The PSI reported that state law charges had been filed against Mellerson for aggravated assault and armed burglary in connection with the circumstances surrounding his firearms possession. The PSI determined that those crimes were crimes of violence committed in relation to Mellerson’s firearm possession and therefore that his base offense level should be set at 34 under § 4B1.4(b)(3)(A) of the guidelines, part of the ACC provisions. Although not contesting that he committed the aggravated assault and armed burglary and that those were crimes of violence, Mellerson objected to the determination that the § 4B1.4(b)(3)(A) provision applied. He argued that because he had not been convicted of those charges they should not be considered in sentencing him. Instead, under his view the base offense level should be set at 33 pursuant to § 4B1.4(b)(3)(B), which covers firearms possession not involving a crime of violence. The district court rejected that argument, found Mellerson was involved in a crime of violence while he possessed the firearms, and set his base offense level at 34.

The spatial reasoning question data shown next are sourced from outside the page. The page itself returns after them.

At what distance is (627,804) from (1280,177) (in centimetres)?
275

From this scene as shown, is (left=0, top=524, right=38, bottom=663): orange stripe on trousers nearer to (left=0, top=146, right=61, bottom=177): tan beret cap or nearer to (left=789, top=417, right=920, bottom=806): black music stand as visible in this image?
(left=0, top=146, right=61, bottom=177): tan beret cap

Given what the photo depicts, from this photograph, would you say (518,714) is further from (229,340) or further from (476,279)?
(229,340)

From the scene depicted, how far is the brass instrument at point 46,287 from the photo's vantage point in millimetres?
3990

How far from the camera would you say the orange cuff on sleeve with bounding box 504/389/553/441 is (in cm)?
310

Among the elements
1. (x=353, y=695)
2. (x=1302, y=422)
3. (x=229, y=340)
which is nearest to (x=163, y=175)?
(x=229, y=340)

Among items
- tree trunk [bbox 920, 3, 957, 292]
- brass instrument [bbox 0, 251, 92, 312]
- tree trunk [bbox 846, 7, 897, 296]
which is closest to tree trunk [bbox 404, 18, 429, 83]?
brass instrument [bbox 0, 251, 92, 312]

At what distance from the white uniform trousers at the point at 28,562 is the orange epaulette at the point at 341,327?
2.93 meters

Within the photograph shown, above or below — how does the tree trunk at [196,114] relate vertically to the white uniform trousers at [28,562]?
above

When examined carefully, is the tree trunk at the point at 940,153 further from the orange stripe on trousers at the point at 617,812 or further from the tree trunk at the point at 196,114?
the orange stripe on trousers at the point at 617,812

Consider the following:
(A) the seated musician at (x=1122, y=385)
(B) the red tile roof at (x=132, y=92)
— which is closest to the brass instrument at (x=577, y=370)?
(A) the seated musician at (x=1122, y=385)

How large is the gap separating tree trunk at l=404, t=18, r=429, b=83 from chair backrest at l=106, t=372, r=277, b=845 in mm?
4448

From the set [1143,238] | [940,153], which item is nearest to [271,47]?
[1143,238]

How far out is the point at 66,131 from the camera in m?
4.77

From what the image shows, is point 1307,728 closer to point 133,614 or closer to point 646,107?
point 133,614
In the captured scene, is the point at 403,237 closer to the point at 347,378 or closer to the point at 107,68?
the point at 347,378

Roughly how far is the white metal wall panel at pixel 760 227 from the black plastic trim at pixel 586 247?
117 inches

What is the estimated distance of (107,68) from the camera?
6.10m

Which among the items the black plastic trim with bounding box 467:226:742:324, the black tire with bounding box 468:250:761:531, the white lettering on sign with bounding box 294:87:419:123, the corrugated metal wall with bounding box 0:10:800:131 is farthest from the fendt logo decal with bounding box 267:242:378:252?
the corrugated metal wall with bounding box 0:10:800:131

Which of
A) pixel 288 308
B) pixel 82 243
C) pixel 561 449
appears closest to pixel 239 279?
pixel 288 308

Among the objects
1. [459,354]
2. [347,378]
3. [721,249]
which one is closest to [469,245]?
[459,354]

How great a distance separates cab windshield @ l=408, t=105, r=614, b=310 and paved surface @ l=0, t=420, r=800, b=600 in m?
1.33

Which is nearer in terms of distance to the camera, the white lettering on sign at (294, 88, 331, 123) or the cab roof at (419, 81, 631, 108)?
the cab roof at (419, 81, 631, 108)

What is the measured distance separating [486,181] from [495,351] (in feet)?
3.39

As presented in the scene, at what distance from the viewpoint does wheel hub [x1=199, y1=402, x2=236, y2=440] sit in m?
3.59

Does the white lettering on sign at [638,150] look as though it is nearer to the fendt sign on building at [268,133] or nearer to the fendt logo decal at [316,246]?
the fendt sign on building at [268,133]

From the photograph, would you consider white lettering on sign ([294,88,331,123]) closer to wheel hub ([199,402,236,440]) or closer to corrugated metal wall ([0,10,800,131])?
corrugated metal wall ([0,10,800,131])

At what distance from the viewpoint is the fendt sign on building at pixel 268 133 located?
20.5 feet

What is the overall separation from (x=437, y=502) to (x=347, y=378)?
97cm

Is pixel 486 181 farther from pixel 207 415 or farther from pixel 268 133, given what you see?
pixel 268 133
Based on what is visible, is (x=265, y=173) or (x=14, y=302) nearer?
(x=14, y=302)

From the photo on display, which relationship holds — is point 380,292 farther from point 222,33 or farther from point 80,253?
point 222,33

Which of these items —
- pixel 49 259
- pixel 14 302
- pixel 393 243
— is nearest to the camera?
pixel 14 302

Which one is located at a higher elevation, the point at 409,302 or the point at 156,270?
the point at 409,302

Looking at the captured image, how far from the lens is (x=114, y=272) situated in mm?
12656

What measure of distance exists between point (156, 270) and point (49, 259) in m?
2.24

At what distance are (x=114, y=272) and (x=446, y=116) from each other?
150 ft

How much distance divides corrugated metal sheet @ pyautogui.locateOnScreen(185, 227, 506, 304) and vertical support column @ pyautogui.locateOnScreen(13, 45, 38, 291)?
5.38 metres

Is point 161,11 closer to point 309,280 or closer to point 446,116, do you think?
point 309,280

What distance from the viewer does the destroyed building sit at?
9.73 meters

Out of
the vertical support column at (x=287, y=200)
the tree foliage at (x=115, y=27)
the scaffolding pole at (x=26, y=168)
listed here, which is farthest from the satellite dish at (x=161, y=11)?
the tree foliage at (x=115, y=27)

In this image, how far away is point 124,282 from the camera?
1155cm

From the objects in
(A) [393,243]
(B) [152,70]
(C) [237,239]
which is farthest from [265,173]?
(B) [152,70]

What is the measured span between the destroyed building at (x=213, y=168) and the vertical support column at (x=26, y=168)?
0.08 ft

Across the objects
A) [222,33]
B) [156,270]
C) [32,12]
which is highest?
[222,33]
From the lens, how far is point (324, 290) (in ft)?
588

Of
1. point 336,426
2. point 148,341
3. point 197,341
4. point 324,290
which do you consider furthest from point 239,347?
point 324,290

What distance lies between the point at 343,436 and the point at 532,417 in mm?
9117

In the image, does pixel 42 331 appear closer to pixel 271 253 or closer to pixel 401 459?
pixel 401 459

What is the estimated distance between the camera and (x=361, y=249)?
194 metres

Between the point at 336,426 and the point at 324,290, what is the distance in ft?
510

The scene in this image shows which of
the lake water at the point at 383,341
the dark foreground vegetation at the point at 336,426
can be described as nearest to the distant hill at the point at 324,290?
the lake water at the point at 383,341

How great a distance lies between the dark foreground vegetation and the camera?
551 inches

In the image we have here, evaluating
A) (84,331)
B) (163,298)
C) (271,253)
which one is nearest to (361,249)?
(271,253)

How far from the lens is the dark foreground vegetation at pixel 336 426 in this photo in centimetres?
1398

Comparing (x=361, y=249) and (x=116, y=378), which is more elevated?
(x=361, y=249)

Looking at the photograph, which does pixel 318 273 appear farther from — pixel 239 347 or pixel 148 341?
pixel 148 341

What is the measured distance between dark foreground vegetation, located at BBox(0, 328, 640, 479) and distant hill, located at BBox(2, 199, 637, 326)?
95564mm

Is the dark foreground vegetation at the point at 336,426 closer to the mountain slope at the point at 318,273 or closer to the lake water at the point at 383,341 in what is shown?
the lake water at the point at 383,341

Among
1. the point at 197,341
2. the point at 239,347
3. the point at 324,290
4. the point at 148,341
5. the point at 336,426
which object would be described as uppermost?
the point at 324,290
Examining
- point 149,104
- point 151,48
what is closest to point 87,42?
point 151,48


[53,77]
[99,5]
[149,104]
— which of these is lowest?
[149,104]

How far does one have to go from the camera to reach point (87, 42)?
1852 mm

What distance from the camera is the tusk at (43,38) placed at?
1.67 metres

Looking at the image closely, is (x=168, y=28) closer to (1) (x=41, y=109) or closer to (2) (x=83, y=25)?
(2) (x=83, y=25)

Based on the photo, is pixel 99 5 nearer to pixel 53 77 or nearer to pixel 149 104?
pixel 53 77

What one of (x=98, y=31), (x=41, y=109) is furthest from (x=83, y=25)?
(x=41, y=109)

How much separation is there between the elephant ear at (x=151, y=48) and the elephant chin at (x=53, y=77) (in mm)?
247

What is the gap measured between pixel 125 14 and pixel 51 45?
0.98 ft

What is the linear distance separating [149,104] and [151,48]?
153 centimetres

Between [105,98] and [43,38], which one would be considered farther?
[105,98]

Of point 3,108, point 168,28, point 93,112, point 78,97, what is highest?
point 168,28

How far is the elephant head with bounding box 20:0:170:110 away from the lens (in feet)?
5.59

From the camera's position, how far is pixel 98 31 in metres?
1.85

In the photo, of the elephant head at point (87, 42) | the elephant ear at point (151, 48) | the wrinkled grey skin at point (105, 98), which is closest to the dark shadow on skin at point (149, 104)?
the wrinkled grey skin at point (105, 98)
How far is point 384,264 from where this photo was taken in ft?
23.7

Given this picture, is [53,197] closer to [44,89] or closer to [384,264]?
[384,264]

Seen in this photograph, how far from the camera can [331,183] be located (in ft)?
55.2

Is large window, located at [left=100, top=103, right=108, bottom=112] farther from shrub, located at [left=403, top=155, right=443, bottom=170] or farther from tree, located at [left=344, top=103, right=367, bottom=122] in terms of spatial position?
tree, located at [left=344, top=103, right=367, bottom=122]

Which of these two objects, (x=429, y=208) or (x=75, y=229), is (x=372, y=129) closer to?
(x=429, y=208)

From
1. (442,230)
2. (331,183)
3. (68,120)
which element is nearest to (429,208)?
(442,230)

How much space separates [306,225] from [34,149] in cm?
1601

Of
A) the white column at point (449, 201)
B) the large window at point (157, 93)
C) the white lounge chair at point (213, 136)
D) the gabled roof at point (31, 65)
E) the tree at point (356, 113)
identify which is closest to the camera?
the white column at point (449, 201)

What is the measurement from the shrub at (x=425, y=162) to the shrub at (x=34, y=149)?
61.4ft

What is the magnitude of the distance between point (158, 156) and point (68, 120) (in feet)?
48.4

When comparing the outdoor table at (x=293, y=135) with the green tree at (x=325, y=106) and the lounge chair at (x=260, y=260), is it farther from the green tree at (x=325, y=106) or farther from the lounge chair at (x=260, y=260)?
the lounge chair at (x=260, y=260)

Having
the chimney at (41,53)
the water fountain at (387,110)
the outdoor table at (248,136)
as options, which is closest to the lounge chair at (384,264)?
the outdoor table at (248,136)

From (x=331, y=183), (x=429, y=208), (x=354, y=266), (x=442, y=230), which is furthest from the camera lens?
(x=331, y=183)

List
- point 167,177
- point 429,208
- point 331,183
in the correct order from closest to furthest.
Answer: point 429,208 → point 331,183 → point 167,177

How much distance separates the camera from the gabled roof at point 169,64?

Whether or not a person must actually be convicted of a crime of violence to warrant the base offense level set by § 4B1.4(b)(3)(A) is a question of first impression in this Circuit. However, in United States v. Rutledge , 33 F.3d 671, 673-74 (6th Cir. 1994), and United States v. Gary, 74 F.3d 304, 316 (1st Cir. 1994), the Sixth and First Circuits both held that as long as the government proves by a preponderance of the evidence that a crime of violence was committed in connection with the firearms possession, § 4B1.4(b)(3)(A) applies regardless of whether the connected crimes led to a conviction. We agree.

Section 4B1.4(b)(3)(A) states that 34 is the proper offense level “if the defendant used or possessed the firearm . . . in connection with a crime of violence.” The language includes no mention of a conviction. By contrast, the language of § 4B1.1, the section that defines a career offender, specifically requires that a defendant have “at least two prior felony convictions of either a crime of violence or a controlled substance offense.” (emphasis added). The difference between the two sections indicates that the Sentencing Commission knew how to make a conviction the prerequisite for application of a provision. See Russello v. United States, 464 U.S. 16, 23, 104 S. Ct. 296, 300 (1983)(“[W]here Congress includes particular language in one section of a statute but omits it in another section of the same Act, it is generally presumed that Congress acts intentionally and purposefully in the disparate inclusion or exclusion.”); see also Field v. Mans, 516 U.S. 59, 67-75, 116 S. Ct. 437, 442-46 (1995)(discussing the “negative pregnant” rule of statutory construction, that the inclusion of a term in one section of a statute implies its intentional exclusion from another section). That is the same reasoning the Sixth Circuit used. See Rutledge, 33 F.3d at 674. Therefore, we hold that § 4B1.4(b)(3)(A) applies even if the defendant was not actually convicted of the crime of violence in connection with which he possessed the firearm. Instead, the government need only prove that a crime of violence was committed in connection with the firearm possession, and that proof can be by a preponderance of the evidence. See, e.g., United States v. Shernberg, 89 F.3d 1461, 1476 (11th Cir.1996)(holding that the government must prove the facts used in sentencing by a preponderance of the evidence). In this case, the government met its burden. As the district court found from the evidence it heard at trial: “he was involved in a crime of violence, he threatened his wife, he abducted his child, he was in possession of a stolen automobile when he fired shots in the neighborhood.” That being so, the district court appropriately used § 4B1.4(b)(3)(A) to set the base offense level at 34.

III.

Mellerson’s conviction and sentence are AFFIRMED.